Work instructions:
a - In the forum thread about the cockatiel that won't stop eating, roughly how old is the new bird?
b - Continue the forum thread about the cockatiel that won't stop eating by writing the post that comes next after the last one shown.

Excerpted text:
<<<<

# He won't stop eating



## ShakeQPC (Jun 26, 2010)

Hiya, have a new cockatiel, around 11 weeks old, only had him a week and he is living in his food bowl.... He is constantly eating his seed and devours any veges I give him at night. I am assuming a growing baby needs to eat... but am still a little concerned.


----------



## tielfan (Aug 31, 2008)

It's normal for birds to eat off and on all day long, but if he NEVER stops eating there may be a problem.


----------



## ShakeQPC (Jun 26, 2010)

Yea, he NEVER stops eating, do I remove food and only give it to him at certain times of day, maybe just have small amounts in the cage all the time???


----------



## Siobhan (Mar 21, 2010)

If you've only had him a week, he might just not be used to having food available all the time. Freddie ate like a piggy the first several days and I was a little worried the breeder hadn't fed him enough, but he finally settled into a more normal routine. He still eats a lot more often than the other birds, but he doesn't just live in his food bowl anymore. Wait another few days and if his behavior and poop are both normal, then he's probably just adjusting. If it goes on longer than that, you might want to have a vet check him out just in case.

>>>>

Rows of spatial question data
<<<<

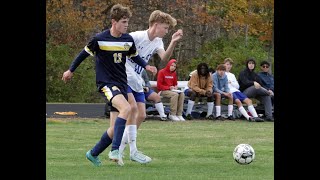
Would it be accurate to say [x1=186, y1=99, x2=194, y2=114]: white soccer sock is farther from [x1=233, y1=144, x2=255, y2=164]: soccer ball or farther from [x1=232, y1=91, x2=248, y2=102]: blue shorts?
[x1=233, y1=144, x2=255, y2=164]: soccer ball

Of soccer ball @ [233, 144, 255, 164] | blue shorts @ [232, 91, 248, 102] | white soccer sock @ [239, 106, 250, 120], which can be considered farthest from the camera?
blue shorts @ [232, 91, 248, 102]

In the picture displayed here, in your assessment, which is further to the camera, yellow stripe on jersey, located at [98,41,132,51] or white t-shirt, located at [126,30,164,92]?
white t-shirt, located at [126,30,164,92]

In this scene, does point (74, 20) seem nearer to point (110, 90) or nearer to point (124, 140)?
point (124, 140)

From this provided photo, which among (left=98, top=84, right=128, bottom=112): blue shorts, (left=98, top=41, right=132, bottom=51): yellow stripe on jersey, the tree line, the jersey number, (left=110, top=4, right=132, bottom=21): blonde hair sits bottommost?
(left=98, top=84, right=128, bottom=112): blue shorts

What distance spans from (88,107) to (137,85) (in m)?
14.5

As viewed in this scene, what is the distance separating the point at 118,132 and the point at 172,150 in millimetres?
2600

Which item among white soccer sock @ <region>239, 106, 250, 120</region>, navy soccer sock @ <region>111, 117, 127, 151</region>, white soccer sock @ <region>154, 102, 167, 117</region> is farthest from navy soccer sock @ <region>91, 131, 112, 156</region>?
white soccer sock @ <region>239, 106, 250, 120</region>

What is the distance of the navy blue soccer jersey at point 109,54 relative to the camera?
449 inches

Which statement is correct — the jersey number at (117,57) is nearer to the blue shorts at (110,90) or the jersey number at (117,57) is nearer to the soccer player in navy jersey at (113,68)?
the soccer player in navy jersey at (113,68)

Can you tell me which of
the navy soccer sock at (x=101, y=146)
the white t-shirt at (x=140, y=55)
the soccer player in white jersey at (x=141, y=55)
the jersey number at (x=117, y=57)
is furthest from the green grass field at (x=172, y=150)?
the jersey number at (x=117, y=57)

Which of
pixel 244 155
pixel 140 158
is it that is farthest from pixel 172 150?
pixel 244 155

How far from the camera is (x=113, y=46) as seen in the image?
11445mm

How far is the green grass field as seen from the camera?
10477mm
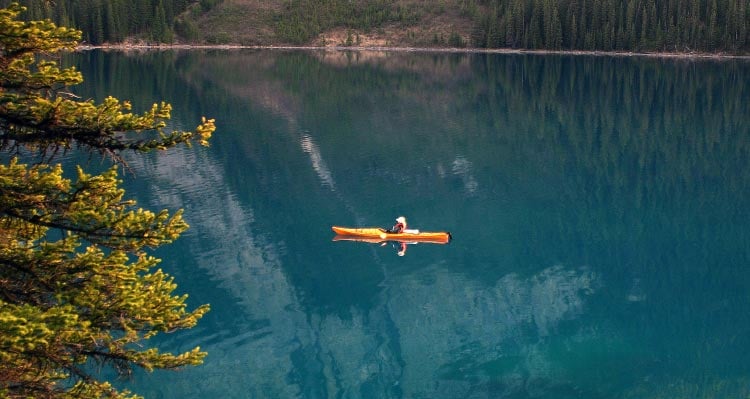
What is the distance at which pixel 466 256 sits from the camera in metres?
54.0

>>>>
<<<<

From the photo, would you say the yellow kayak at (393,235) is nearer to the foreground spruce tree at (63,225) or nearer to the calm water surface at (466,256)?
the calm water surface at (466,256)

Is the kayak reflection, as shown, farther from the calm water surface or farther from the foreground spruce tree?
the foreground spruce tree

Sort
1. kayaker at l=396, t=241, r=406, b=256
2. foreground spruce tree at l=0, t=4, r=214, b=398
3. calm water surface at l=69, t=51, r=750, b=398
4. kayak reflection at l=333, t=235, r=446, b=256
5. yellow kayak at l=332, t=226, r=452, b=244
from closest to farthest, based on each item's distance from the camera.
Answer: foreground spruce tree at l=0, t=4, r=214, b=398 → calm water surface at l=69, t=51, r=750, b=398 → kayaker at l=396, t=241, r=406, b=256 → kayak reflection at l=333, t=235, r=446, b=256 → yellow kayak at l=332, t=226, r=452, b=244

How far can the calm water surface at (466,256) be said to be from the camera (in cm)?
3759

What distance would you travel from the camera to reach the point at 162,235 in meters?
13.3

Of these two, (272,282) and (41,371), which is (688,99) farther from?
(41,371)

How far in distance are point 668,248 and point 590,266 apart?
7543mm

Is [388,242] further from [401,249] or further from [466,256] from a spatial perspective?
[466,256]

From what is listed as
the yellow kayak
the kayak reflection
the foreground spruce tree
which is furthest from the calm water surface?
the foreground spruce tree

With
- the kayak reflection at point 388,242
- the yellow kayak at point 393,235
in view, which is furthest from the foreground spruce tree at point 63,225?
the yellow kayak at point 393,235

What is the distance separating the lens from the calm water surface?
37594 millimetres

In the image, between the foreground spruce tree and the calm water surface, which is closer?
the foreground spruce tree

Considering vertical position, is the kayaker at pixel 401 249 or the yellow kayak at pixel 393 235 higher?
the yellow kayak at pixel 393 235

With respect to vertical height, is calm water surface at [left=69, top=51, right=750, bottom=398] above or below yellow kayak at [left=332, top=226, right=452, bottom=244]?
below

>>>>
<<<<

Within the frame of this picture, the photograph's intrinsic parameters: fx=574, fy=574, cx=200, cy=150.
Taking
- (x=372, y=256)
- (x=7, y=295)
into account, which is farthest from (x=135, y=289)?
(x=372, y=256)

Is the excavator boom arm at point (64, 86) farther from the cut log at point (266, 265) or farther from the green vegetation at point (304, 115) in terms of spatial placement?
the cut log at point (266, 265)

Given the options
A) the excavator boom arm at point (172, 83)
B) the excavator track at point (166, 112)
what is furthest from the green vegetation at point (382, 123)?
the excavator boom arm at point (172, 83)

>>>>

Answers to the tasks:
a - Around 11 weeks old.

b -
----------



## ShakeQPC (Jun 26, 2010)

Hey thanks. Yea, just moved him into a much bigger cage, he was in my old budgie cage, and that was WAY to small for him. Now he can move around with his tail getting stuck so he is happy to move away from the food bowl. So I think a) he was unable to easily move elsewhere b) he was adjusting and c) he was bored and eating was the only thing to do. No he is SSOOOO happy in the big cage and was hardly eating at all. TO MUCH ELSE TO DO! So proud of him.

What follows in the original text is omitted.